After her black father suffers a heart attack, Angelica, played by newcomer Michelle Nonó Rodriguez, returns to Puerto Rico from New York after a long absence from the island.
The unexpected return to the house where she grew up, plus her father’s illness, forces the young woman to re-evaluate her relationship with her white mother, who has always looked down on her because of her color. Family members, especially her uncle, are blatantly racist, but label Angelica as simply being overly sensitive. To complicate matters, her partner in New York is sexist. When he travels to Puerto Rico to take his “pretty black girl” back to New York, Angelica is forced to recognize that she is really not sure who she is or what she wants to be.
With the death of her father, Angelica must finally decide if she should return to the comfort of her previous life, be it with her lover or her mother, in which she is dissatisfied but secure, or set out on an a more adventurous path and hope to rediscover herself and find a place where she can live and develop as an independent, modern, woman.
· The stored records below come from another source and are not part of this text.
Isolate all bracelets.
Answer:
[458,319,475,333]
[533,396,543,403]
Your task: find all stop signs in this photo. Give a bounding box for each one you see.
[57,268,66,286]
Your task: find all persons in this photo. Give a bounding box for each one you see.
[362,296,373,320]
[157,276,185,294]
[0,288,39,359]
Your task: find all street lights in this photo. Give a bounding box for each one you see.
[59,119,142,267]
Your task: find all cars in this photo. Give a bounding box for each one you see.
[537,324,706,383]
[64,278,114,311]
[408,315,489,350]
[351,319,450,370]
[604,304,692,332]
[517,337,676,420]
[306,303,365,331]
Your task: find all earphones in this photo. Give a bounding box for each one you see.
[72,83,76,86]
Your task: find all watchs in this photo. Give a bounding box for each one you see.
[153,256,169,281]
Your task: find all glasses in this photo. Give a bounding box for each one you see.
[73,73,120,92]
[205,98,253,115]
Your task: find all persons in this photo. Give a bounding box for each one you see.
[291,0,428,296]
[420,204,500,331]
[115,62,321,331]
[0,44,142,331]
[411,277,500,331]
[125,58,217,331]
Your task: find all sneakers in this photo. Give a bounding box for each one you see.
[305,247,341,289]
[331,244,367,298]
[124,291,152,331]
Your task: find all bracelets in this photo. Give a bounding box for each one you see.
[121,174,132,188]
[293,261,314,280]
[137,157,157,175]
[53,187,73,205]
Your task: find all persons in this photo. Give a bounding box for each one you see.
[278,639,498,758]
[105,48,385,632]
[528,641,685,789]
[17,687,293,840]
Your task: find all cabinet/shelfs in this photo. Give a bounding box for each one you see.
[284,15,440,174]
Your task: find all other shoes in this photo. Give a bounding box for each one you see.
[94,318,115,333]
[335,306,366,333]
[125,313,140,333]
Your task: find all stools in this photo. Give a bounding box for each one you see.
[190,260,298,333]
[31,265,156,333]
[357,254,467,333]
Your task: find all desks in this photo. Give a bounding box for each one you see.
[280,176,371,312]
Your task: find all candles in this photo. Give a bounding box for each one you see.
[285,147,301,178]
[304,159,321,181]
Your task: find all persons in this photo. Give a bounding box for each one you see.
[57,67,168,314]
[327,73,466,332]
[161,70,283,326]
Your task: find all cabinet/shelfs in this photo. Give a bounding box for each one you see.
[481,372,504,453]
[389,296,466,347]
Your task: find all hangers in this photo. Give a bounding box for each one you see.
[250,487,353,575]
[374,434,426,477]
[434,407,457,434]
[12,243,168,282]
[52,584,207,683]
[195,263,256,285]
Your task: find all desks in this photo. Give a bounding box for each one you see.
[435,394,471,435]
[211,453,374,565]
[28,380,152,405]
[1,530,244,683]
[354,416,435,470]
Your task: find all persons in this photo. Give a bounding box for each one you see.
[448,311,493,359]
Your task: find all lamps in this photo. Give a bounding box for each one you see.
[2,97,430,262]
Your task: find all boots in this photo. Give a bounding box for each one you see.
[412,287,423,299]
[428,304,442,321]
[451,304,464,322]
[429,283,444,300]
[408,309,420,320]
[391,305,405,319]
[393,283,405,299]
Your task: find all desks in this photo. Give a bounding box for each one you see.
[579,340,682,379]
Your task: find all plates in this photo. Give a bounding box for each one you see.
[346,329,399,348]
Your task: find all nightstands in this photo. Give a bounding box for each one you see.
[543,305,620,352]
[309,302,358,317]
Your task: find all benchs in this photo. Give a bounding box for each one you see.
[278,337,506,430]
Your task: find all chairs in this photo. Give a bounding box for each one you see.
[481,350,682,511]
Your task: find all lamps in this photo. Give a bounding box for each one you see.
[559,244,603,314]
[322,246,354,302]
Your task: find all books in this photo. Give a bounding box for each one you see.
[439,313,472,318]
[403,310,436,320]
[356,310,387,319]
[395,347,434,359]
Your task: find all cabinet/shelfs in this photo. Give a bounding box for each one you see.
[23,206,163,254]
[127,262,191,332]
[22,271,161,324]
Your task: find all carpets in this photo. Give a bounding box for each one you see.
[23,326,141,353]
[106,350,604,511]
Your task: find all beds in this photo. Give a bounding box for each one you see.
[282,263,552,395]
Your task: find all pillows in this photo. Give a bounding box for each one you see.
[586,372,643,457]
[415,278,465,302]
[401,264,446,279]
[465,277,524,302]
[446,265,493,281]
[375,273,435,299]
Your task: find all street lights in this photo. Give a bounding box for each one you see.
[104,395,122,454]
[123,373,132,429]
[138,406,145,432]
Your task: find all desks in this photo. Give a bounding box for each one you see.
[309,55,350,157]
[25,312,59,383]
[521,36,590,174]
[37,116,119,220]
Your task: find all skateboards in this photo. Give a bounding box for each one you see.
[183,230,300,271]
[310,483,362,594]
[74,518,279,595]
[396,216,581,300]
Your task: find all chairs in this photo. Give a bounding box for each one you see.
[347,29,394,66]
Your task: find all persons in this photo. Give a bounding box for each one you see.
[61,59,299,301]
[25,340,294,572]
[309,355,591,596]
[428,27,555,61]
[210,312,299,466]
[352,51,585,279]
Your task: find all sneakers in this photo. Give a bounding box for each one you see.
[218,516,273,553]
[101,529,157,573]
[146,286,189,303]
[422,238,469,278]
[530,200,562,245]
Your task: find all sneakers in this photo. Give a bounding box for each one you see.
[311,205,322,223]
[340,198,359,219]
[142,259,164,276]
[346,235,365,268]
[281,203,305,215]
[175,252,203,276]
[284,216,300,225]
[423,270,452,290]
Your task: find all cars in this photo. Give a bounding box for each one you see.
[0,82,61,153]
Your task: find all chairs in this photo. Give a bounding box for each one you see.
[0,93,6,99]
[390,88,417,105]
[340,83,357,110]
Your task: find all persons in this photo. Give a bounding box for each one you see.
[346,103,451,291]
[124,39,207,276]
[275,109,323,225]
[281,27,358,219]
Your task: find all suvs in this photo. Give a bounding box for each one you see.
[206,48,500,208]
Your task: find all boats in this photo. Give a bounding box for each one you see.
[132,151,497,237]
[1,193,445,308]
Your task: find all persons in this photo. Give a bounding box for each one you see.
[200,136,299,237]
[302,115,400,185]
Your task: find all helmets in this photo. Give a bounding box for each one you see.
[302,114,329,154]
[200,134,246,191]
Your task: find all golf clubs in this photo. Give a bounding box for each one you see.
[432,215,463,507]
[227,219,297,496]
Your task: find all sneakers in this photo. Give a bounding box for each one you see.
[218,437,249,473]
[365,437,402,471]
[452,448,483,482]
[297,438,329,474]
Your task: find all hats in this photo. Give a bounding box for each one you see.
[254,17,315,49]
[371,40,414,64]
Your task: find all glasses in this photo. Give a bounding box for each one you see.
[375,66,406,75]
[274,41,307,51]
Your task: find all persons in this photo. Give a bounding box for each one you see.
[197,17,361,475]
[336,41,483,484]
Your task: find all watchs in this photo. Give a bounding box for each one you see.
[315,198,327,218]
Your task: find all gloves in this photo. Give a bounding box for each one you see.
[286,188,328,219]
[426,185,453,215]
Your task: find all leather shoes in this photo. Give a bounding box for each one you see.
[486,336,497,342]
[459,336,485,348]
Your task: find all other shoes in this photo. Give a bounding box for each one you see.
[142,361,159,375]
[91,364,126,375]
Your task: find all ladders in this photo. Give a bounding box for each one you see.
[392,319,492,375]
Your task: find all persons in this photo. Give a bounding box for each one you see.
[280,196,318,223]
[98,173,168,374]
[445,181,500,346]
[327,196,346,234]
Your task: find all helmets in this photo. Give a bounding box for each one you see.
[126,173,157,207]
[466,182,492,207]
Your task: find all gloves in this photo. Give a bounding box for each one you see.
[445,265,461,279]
“People talk about racism and sexism in the U.S.,” Gómez-Mouakad explains. “They may not do much, but in talking about it they are at least addressing the problem. In Puerto Rico — and across the Caribbean and Latin America — there is a lot of denial. If you do talk about the issues, you are accused of being over sensitive. But words have power and words can hurt.”
Asked if racism and sexism are more dangerous for the region than the religious disputes that dominate the news in other parts of the world, Gómez-Mouakad smiles: “Is it not religion that has justified racism and sexism since Colonial times? You only have to look at the images used by the church.”
Although more films are now being produced in Puerto Rico, Gómez-Mouakad explains that the economic situation in the island is bad, and that has complicated the life of producers and filmmakers, as did the election in 2012. Plus the support the Puerto Rico Film Commission gives to filmmakers is a loan arrangement rather than a straight grant, and this has to be factored into the budget.
“The challenge is not only finding the money to make the actual film, but also to find a marketing budget to launch the film and then find the screen space to show the film,” says the director. “In Puerto Rico local films have to build an audience, often through word of mouth, but that requires screen time.”
Mouakad hopes to premier the finished cut of “Angelica” at a suitable film festival before its release in Puerto Rico. Only then will the director know if the people of her island are indeed ready to talk about and address the issues raised by her film.